» **GIVEN REQUEST 1**: In the SmoothQuant pull request below, print verbatim the part that opens with the words containing "for balance_suffix in" and closes with "# After (FIXED)".
» **GIVEN REQUEST 2**: According to the SmoothQuant pull request below, which function replaces get_matching_layer() in the fix?
» **GIVEN REQUEST 3**: Go on with the SmoothQuant pull request below, starting after its last line.

» **DOCUMENT PASSAGE**:
..............................
[Fix] SmoothQuant MoE Support: Smooth All Experts, Not Just expert.0 #2084

rahul-tuli · 2025-12-02T15:45:16Z

Problem

SmoothQuant only smoothed the first expert (expert.0) in Mixture of Experts (MoE) models, leaving all other experts unsmoothed. This caused severe accuracy degradation for MoE models

Root Cause

The _resolve_mappings() method in SmoothQuantModifier used get_matching_layer(), which returns only the first regex match instead of iterating over all matches. For MoE models with regex patterns like "re:.*experts.*w1", this meant only expert.0.w1 was smoothed while experts 1-N were ignored.

# Before (BUGGY)
for balance_suffix in to_balance:
    _, balance_layer = get_matching_layer(balance_suffix, layer_name, model)
    # ❌ Returns only expert.0, ignores experts 1-15

Solution

Replace get_matching_layer() with match_named_modules() from compressed_tensors.utils to iterate over ALL matched layers. This follows the same proven pattern used in AWQModifier.

# After (FIXED)
for balance_regex in to_balance:
    for _, balance_layer in match_named_modules(smooth_parent, [balance_regex], self.ignore):
        balance_layers.append(balance_layer)
    # ✅ Returns ALL experts (expert.0, expert.1, ..., expert.15)

Key Changes

Updated imports: Use match_named_modules from compressed_tensors.utils
Rewrote _resolve_mappings(): Iterate over all matched layers instead of just the first

Tests Added

Added unit tests to encompass the issue to verify MoE support, these tests fail on main but pass with current diff:

1. `test_moe_all_experts_smoothed`

Verifies all 8 experts in a single MoE layer are included in balance_layers:

num_experts = 8
# ... create MoE model with 8 experts ...
..............................
» **DATASET**:
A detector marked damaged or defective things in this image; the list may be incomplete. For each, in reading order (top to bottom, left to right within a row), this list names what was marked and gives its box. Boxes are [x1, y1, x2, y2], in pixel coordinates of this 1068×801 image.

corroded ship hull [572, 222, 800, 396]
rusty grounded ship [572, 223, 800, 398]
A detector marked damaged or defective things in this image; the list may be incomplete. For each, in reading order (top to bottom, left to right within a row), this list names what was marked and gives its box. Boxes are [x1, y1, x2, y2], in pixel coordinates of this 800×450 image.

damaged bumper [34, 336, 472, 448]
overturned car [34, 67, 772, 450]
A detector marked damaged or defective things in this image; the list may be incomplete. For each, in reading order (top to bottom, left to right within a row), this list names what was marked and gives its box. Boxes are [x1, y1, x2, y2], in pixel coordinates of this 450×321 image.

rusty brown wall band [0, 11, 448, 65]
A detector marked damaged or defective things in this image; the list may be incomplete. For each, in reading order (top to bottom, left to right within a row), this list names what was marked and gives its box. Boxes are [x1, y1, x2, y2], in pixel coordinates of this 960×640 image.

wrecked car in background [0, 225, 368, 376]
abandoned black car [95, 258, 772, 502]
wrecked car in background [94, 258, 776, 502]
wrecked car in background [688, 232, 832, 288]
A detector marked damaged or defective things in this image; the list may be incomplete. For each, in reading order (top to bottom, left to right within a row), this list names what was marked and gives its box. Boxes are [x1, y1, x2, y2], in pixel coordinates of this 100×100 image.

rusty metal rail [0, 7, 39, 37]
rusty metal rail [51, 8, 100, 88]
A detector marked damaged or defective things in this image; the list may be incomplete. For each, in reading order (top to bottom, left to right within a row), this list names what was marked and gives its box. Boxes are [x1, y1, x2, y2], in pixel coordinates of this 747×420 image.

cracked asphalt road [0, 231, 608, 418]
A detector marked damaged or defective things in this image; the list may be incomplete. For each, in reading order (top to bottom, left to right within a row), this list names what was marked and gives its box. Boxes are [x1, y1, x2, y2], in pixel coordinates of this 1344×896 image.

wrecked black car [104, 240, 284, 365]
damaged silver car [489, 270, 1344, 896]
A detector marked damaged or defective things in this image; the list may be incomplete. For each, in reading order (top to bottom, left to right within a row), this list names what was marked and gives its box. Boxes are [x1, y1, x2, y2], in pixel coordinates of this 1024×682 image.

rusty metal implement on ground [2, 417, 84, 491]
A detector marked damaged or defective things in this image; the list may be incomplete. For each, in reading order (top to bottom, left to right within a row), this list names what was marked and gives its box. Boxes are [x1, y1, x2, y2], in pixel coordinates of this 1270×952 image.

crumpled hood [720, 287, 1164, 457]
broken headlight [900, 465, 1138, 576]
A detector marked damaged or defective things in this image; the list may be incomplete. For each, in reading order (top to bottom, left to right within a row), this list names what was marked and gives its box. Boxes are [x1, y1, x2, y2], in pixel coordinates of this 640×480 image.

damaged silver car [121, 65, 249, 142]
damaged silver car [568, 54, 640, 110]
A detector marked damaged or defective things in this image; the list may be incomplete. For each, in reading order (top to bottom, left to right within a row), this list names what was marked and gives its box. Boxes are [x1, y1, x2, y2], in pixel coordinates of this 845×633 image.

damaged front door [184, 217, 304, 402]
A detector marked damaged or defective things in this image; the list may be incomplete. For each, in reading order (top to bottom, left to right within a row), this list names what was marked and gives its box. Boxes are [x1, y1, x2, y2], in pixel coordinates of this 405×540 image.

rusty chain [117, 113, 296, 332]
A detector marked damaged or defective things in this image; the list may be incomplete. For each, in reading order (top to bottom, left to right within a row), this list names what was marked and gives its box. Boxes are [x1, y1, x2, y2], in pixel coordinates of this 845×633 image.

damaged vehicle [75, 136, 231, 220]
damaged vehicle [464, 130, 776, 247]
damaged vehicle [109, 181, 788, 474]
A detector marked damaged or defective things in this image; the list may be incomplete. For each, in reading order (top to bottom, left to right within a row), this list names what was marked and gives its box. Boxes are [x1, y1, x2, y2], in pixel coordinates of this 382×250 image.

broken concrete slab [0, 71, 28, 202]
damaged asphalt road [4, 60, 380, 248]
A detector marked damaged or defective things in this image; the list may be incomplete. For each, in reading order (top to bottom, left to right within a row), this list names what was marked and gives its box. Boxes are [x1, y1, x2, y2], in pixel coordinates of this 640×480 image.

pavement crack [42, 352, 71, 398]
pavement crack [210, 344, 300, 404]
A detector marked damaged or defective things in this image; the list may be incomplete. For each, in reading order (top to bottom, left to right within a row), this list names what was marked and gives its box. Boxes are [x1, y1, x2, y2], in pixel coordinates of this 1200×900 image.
..............................
» **FINAL ANSWER 1**:
for balance_suffix in to_balance:
    _, balance_layer = get_matching_layer(balance_suffix, layer_name, model)
    # ❌ Returns only expert.0, ignores experts 1-15

Solution

Replace get_matching_layer() with match_named_modules() from compressed_tensors.utils to iterate over ALL matched layers. This follows the same proven pattern used in AWQModifier.

# After (FIXED)

» **FINAL ANSWER 2**: match_named_modules() from compressed_tensors.utils.

» **FINAL ANSWER 3**:
resolved_mappings = sq._resolve_mappings(model)
assert len(mapping.balance_layers) == num_experts  # All 8 experts

2. `test_moe_multiple_layers_all_experts_smoothed`

Verifies correct behavior across multiple transformer layers:

num_layers = 2
num_experts = 4
# ... create model with 2 layers, 4 experts each ...
assert len(resolved_mappings) == num_layers
for mapping in resolved_mappings:
    assert len(mapping.balance_layers) == num_experts  # All 4 experts per layer

Test Results

All tests pass successfully:

$ python -m pytest tests/llmcompressor/modifiers/smoothquant/test_base.py -v

test_smooth_quant_is_registered                          ✅ PASSED
test_smooth_quant_defaults                               ✅ PASSED
test_override_defaults                                   ✅ PASSED
test_moe_all_experts_smoothed                            ✅ PASSED
test_moe_multiple_layers_all_experts_smoothed            ✅ PASSED

========================= 5 passed in 0.41s =========================

Before Fix (Tests Failed)

AssertionError: Expected 8 balance layers, got 1
# Only expert.0 was smoothed ❌

After Fix (Tests Pass)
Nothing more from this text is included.